* WHAT IS NEEDED
Can you give these records again with "frozen lake" swapped for "icy pond" and everything else unchanged, leaving the pictures out?

* Questions about pictured scenes
# # # # # # #

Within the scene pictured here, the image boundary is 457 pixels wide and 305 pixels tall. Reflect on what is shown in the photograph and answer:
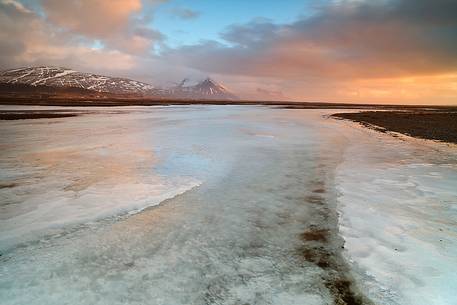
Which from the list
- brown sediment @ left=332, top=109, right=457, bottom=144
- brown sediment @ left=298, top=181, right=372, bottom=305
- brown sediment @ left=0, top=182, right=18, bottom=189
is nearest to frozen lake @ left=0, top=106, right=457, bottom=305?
brown sediment @ left=298, top=181, right=372, bottom=305

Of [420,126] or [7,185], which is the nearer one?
[7,185]

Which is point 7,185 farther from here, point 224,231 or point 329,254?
point 329,254

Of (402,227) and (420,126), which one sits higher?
(420,126)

# # # # # # #

* COMPLETE ANSWER
Within the scene pictured here, the image boundary is 457 pixels wide and 305 pixels tall. Reflect on what is shown in the photograph and answer:
Which from the list
- brown sediment @ left=332, top=109, right=457, bottom=144
- brown sediment @ left=298, top=181, right=372, bottom=305
- brown sediment @ left=0, top=182, right=18, bottom=189
is nearest to icy pond @ left=0, top=106, right=457, bottom=305?
brown sediment @ left=298, top=181, right=372, bottom=305

Of [420,126] or [7,185], which is the nearer one?
[7,185]

Which is point 7,185 farther from here, point 224,231 or point 329,254?
point 329,254

Of (402,227) and (420,126), which one sits higher?
(420,126)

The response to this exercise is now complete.